“此术可使天道蒙眼,众生信服。”
“凡结契道侣,无论男女,无论修为,皆不受‘移花接木’影响。”
——那么,连结契都没有过的人,又能凭着那一点“心心相印”的恋心,撑到几时呢?
得到答案的那一刻,比悲伤更先涌上来的,是释然。
悬在头顶的铡刀终于落下。医者慈悲,给重病之人宣判了死期。
“是吗。”
我甚至,松了一口气。
“那……很好了。”
身边人的呼吸骤然停了一瞬。
“你说什么……?”师姐的声音绷得很紧。
“我说,这很好,不是吗?”我弯起嘴角,“在师姐你忘记我之前,我们还能再见上这一面,多难得啊。”
没注意师姐愈发僵硬的动作,我仍自顾自往下说着。
“不必为我难过的。我如今……已经连自己都不晓得自己是个什么东西了。”
左手下意识抓握几次,能感觉到脉搏的鼓动,然后扯着嘴角,像是要宽慰谁,“但也没事,总归是死不掉的。”

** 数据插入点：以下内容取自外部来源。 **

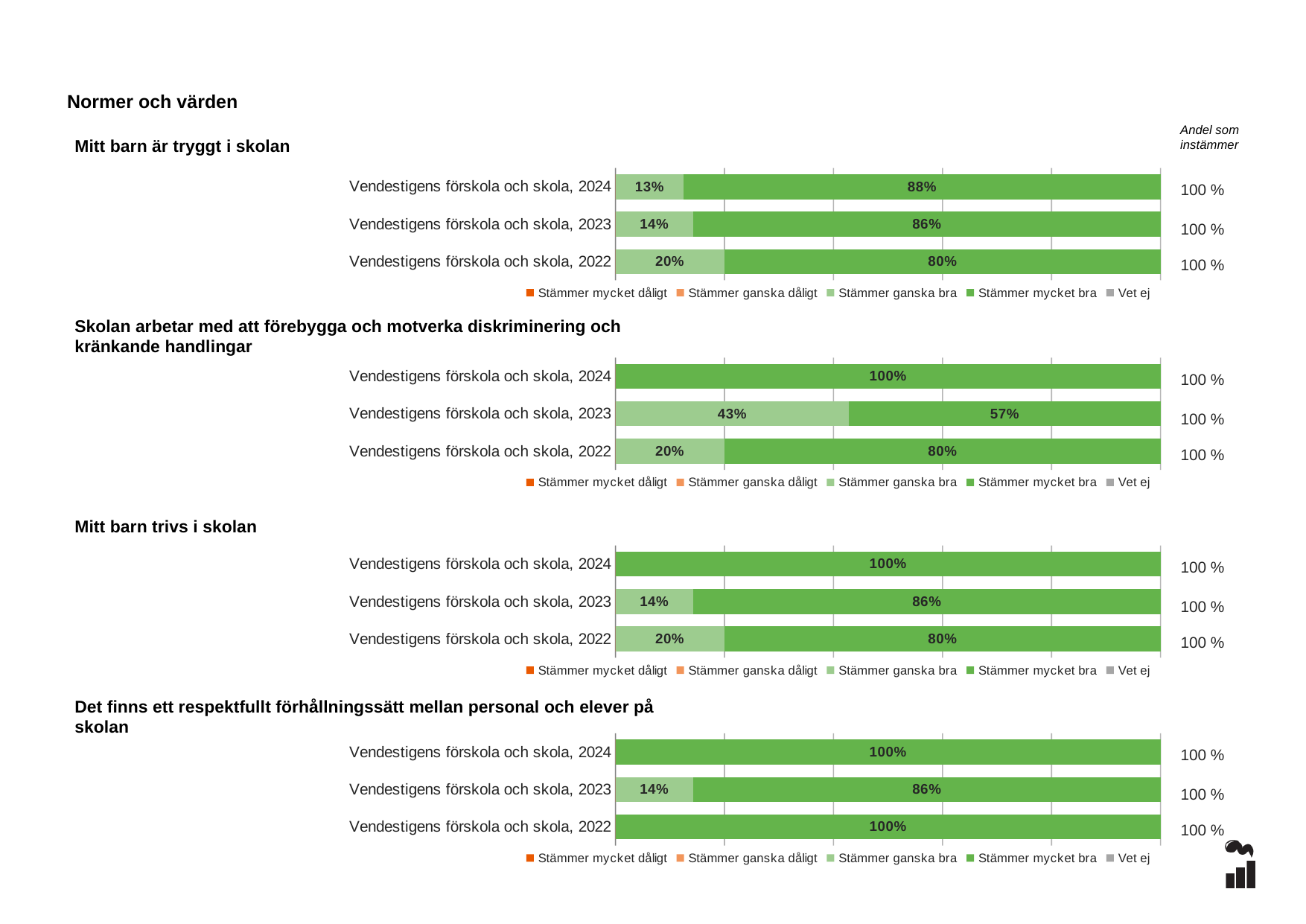
In the chart 'Skolan arbetar med att förebygga och motverka diskriminering och kränkande handlingar', which year has the lowest 'Stämmer mycket bra' value? 2023 How many series does the legend of the chart 'Mitt barn trivs i skolan' list? 5 What type of chart is used for 'Mitt barn är tryggt i skolan'? Stacked bar chart In the chart 'Mitt barn är tryggt i skolan', what is the 'Stämmer ganska bra' value for Vendestigens förskola och skola, 2022? 20% In the chart 'Mitt barn är tryggt i skolan', what is the 'Stämmer mycket bra' value for Vendestigens förskola och skola, 2024? 88% In the chart 'Mitt barn trivs i skolan', what is the difference between the 'Stämmer mycket bra' values for 2024 and 2023? 14 percentage points In the chart 'Det finns ett respektfullt förhållningssätt mellan personal och elever på skolan', what is the 'Stämmer mycket bra' value for 2022? 100% In the chart 'Skolan arbetar med att förebygga och motverka diskriminering och kränkande handlingar', which year has the highest 'Stämmer mycket bra' value? 2024 In the chart 'Skolan arbetar med att förebygga och motverka diskriminering och kränkande handlingar', what is the 'Stämmer ganska bra' value for 2023? 43% In the chart 'Mitt barn trivs i skolan', is the 'Stämmer mycket bra' value larger for 2023 or for 2022? 2023 How many bars (years) does the chart 'Mitt barn är tryggt i skolan' show? 3 In the chart 'Det finns ett respektfullt förhållningssätt mellan personal och elever på skolan', what is the 'Stämmer ganska bra' value for 2023? 14%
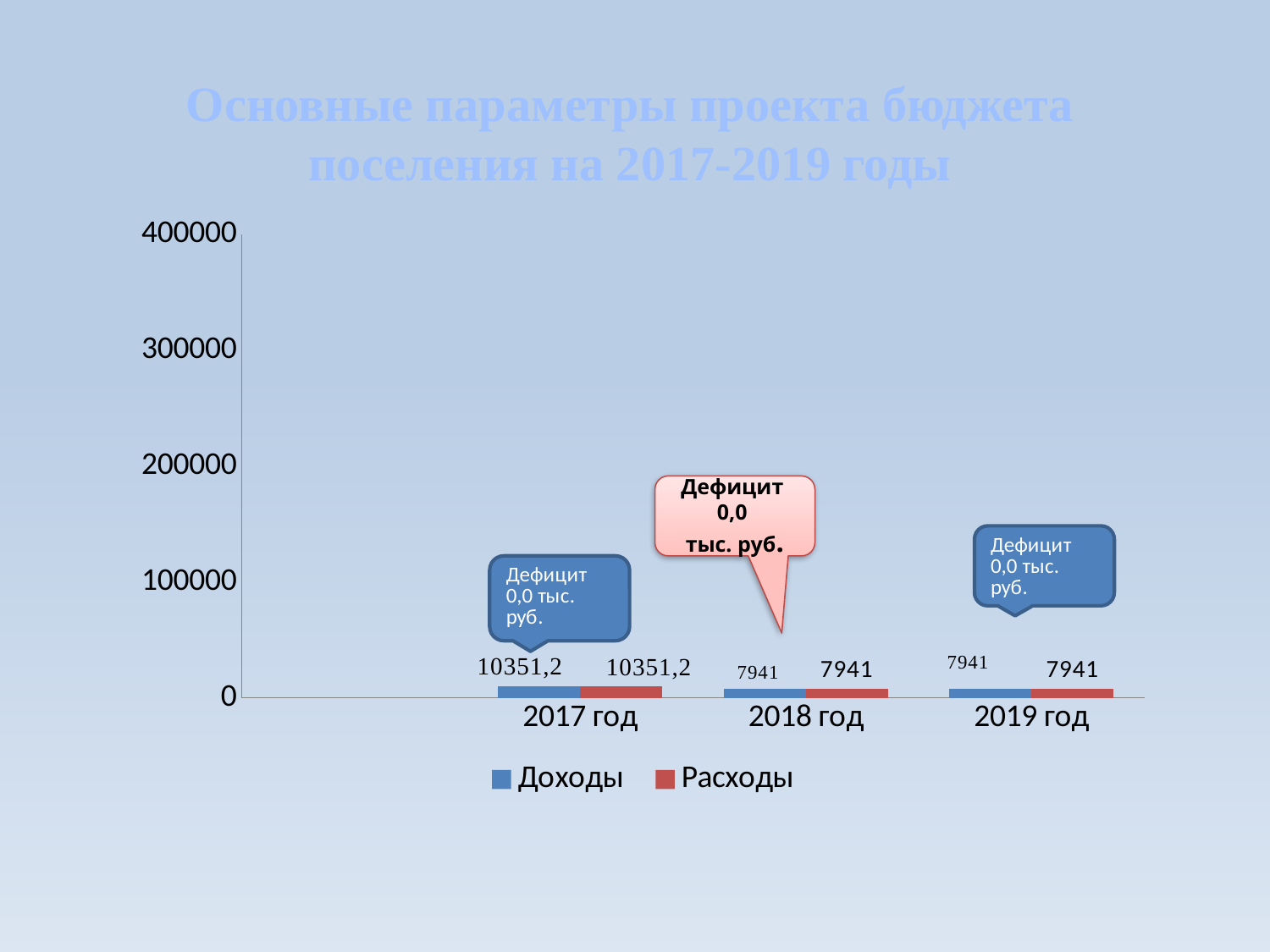
What deficit amount do the callouts on the chart state for each year? 0,0 тыс. руб. What kind of chart is shown on the slide? bar chart Which year has the highest value for Расходы? 2017 год What is the value of Расходы for 2018 год? 7941 What is the difference between Доходы in 2017 год and Доходы in 2018 год? 2410,2 How many years are shown on the x axis? 3 What is the value of Доходы for 2017 год? 10351,2 What are the two series listed in the legend? Доходы, Расходы Is the value of Доходы for 2017 год greater or less than 100000? less Do the values of Доходы rise or fall from 2017 год to 2018 год? fall How many series does the legend list? 2 What is the value of Доходы for 2019 год? 7941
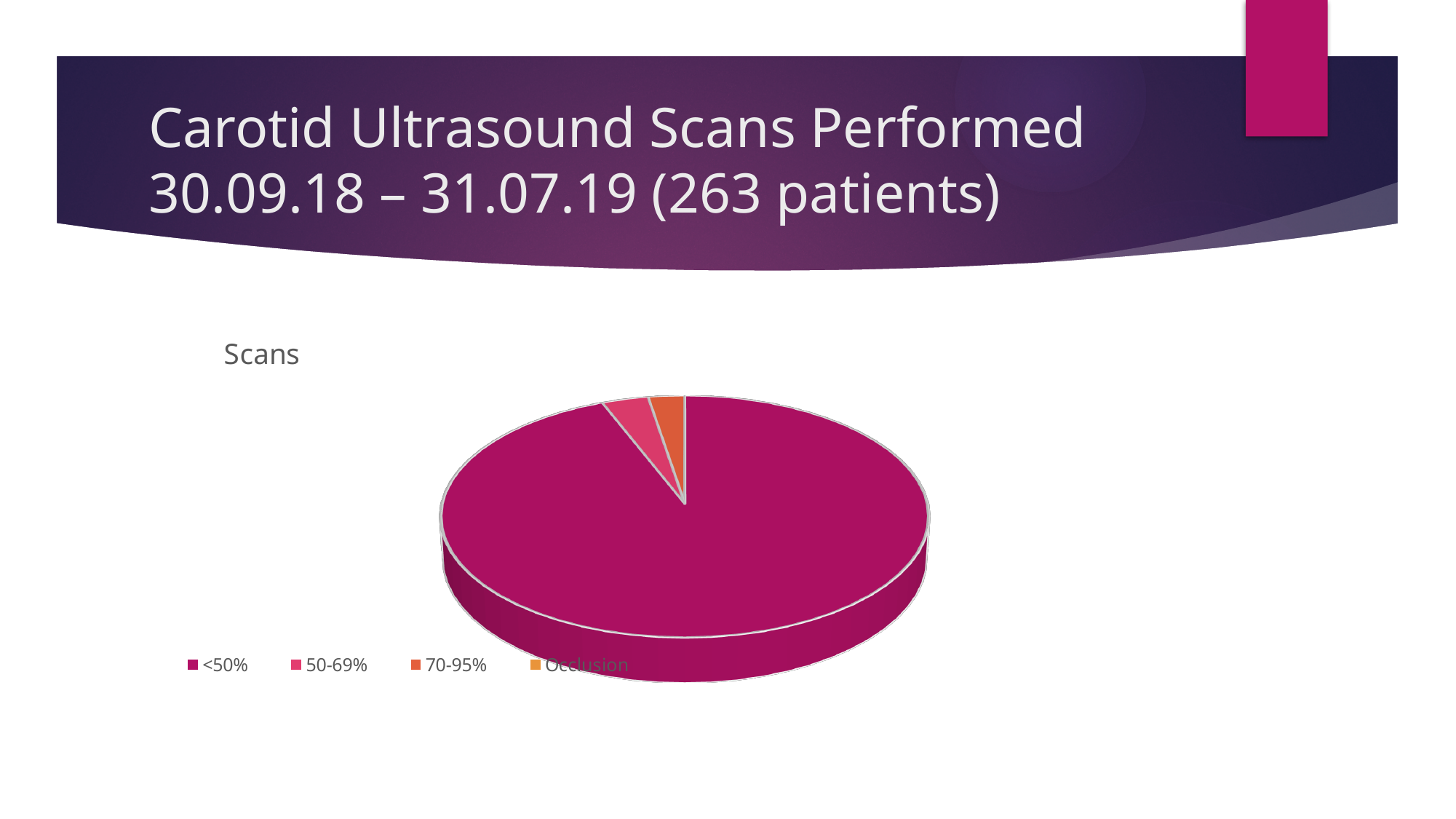
What is the title of the chart? Scans Which slice is larger, <50% or 50-69%? <50% How many categories does the chart's legend list? 4 What is the first category listed in the chart's legend? <50% Which category has the largest slice of the pie? <50% Which slice is larger, 70-95% or <50%? <50% What kind of chart is shown on the slide? pie chart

“更何况,以前我还是‘晗光’的时候,也算不上什么好人。在龙族里,没尽过公主的职责。进了宗门,做事也总是不过脑子,想着法子躲懒闯祸,连带着你和师尊也要为我忧心。到了后来……后来,甚至还连累了晗骞。”
语气低落一瞬,又重新扬起。
“这几年没有我,修真界不也是好好的吗?龙族那边也振作起来了,师尊或许过一阵也会出关,一切都会恢复成原本的样子。”
“师姐强行记着我,也不过是白白痛苦,犯不着的。”
我越说越快,像是怕一停下来就再也说不出口。
“忘了我,你说不定还能过得更好——”
“啪——”
清脆的一声,所有颠三倒四的话都被打断。
脸上火辣辣地疼。
我捂着脸,不可置信地抬眼。
眼睛逐渐适应了黑暗,昏暗的房间里,只能瞧见师姐额上鲜红的朱砂。
以及,那双满是怒意,却含了泪的眼。
“你把自己,当做什么了?”
“我……”
霍萧云失了往日的沉稳,她拽住我的衣襟,用力往前一带。粗布衣服发出撕裂的声响,但她没有放手。
“你想让我忘了你?”
“你怎么能说这种话!”
“可是……”我张了张嘴,试图辩解,“邪术作祟,又找不到破解的办法。这对你我都好——”
“你又把我,当做什么了?”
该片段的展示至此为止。